Star Trek Into Darkness' is now out on DVD and for those who hoped some of the extra features would include a story that made sense, you're out of luck. Detractors (including me) have said a lot of things about the movie. Most are, frankly nit-picks. I don't expect Chris Pine to sound just like William Shatner, so having Carol Marcus speak with a British accent is not a deal breaker for me.

But whatever you think Star Trek is, was or should be, there is one specific, overwhelming issue with STID that should upset just about every Star Trek fan, and yet it hasn't (and no, I'm not referring to Khan – another, different problem altogether). I'm talking about the infamous "transwarp transporter' that was first introduced in the last film as a "deus ex machina" – a plot device introduced out of nowhere to satisfy an impossible situation with an equally ludicrous solution. In short, the "transwarp transporter" (TT) can apparently transport people from one point to another no matter the receiving end's location, distance or speed. And it can do it instantaneously! It's one of those things that you assume the writers want you to not notice and then they never bring it up again. But no! This singularly bad idea was resurrected for Star Trek Into Darkness, which means that from now on, this device is part of this Star Trek's universe.

"So what," you say? "What's the big deal?" Well, let's look at this (forgive me) logically.
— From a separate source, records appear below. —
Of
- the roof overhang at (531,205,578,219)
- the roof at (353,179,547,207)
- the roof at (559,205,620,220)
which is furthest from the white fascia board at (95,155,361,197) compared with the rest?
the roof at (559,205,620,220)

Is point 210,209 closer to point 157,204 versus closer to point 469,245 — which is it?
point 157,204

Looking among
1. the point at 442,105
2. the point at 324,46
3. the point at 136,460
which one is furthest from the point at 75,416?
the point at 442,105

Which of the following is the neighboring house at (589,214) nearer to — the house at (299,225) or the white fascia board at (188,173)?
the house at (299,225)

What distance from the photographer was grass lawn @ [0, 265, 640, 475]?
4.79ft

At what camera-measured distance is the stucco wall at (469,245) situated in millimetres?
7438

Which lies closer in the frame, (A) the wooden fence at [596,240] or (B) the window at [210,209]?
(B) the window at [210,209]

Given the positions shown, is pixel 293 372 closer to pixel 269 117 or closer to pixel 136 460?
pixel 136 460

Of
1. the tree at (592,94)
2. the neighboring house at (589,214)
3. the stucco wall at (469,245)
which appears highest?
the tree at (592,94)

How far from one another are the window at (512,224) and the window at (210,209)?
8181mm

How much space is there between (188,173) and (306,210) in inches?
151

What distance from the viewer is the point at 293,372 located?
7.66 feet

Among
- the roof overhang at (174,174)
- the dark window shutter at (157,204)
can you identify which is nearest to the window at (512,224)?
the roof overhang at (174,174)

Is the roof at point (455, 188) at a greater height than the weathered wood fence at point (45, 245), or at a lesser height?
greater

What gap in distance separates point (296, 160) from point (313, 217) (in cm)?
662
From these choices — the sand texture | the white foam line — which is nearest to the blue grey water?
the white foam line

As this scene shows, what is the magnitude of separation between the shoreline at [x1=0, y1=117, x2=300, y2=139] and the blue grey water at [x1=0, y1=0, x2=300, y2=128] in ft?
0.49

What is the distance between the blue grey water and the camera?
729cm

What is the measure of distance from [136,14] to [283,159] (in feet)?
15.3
We now have a device that can beam someone to...well... anywhere. Across solar systems, across even interstellar space...ANYWHERE!!!

Which begs a question: why does Star Trek need starships anymore?

Simply put, it doesn't – the TT makes starships obsolete. I'm not splitting hairs or using selective truth to make a point. Given the way the device is used IN TWO FILMS, the 800 pound gorilla in the room is the fact that Star Trek no longer needs an Enterprise or any other ship to get from here to there, because now you can transport lightyears in a snap. And like that metaphorical gorilla, this fact is totally ignored.

And therein lies the problem that I have with these movies. Director JJ Abrams and his writers invented the TT just to fill a plot hole and in so doing Abrams negates the very premise upon which Star Trek is built – exploration of the Galaxy aboard the Starship Enterprise – and is either not aware of it or simply doesn't care. There are no other options.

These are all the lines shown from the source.